A move toward making data and analyses open is being promoted in a top-down fashion by several journals, and universities and publishers have been developing platforms to make this possible. But many scientists are resisting this process, and putting forward all kinds of argument against it. I think we have to take such concerns seriously: it is all too easy to mandate new actions for scientists to follow that have unintended consequences and just lead to time-wasting, bureaucracy or perverse incentives. But in this case I don't think the objections withstand scrutiny. Here are the main ones we identified at our meeting:

1.  Lack of time to curate data;  Data are only useful if they are understandable, and documenting a dataset adequately is a non-trivial task;

2.  Personal investment - sense of not wanting to give away data that had taken time and trouble to collect to other researchers who are perceived as freeloaders;

3. Concerns about being scooped before the analysis is complete;

4.  Fear of errors being found in the data;

5.  Ethical concerns about confidentiality of personal data, especially in the context of clinical research;

6.  Possibility that others with a different agenda may misuse the data, e.g. perform selective analysis that misrepresented the findings;

These have partial overlap with points raised by Giorgio Ascoli (2015) when describing NeuroMorpho.Org, an online data-sharing repository for digital reconstructions of neuronal morphology. Despite the great success of the repository, it is still the case that many people fail to respond to requests to share their data, and points 1 and 2 seemed the most common reasons.

As Ascoli noted, however, there are huge benefits to data-sharing, which outweigh the time costs. Shared data can be used for studies that go beyond the scope of the original work, with particular benefits arising when there is pooling of datasets. Some illustrative examples from the field of brain imaging were provided by Thomas Nichols at our meeting (slides here), where a range of initiatives is being developed to facilitate open data. Data-sharing is also beneficial for reproducibility: researchers will check data more carefully when it is to be shared, and even if nobody consults the data, the fact it is available gives confidence in the findings. Shared data can also be invaluable for hands-on training. A nice example comes from Nicole Janz, who teaches a replication workshop in social sciences in Cambridge, where students pick a recently published article in their field and try to obtain the data so they can replicate the analysis and results.

These are mostly benefits to the scientific community, but what about the 'freeloader' argument? Why should others benefit when you have done all the hard work? In fact, when we consider that scientists are usually receiving public money to make scientific discoveries, this line of argument does not appear morally defensible. But in any case, it is not true that the scientists who do the sharing have no benefits. For a start, they will see an increase in citations, as others use their data. And another point, often overlooked, is that uncurated data often become unusable by the original researcher, let alone other scientists, if it is not documented properly and stored on a safe digital site. Like many others, I've had the irritating experience of going back to some old data only to find I can't remember what some of the variable names refer to, or whether I should be focusing on the version called final, finalfinal, or ultimate. I've also had the experience of data being stored on a kind of floppy disk, or coded by a software package that had a brief flowering of life for around 5 years before disappearing completely.

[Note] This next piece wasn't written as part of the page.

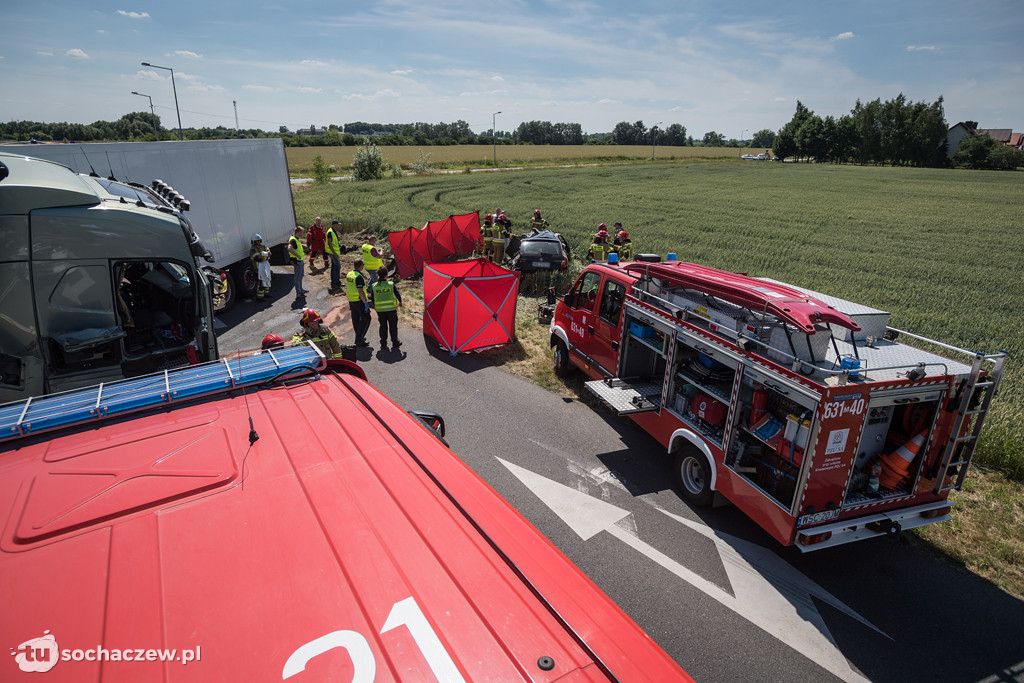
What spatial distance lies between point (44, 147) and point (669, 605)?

Concerns about being scooped are frequently cited, but are seldom justified. Indeed, if we move to a situation where a dataset is a publication with its own identifier, then the original researcher will get credit every time someone else uses the dataset. And in general, having more than one person doing an analysis is an important safeguard, ensuring that results are truly replicable and not just a consequence of a particular analytic decision (see this article for an illustration of how re-analysis can change conclusions).

The 'fear of errors' argument is, of understandable but not defensible. The way to respond is to say of course there will be errors – there always are. We have to change our culture so that we do not regard it as a source of shame to publish data in which there are errors, but rather as an inevitability that is best dealt with by making the data public so the errors can be tracked down.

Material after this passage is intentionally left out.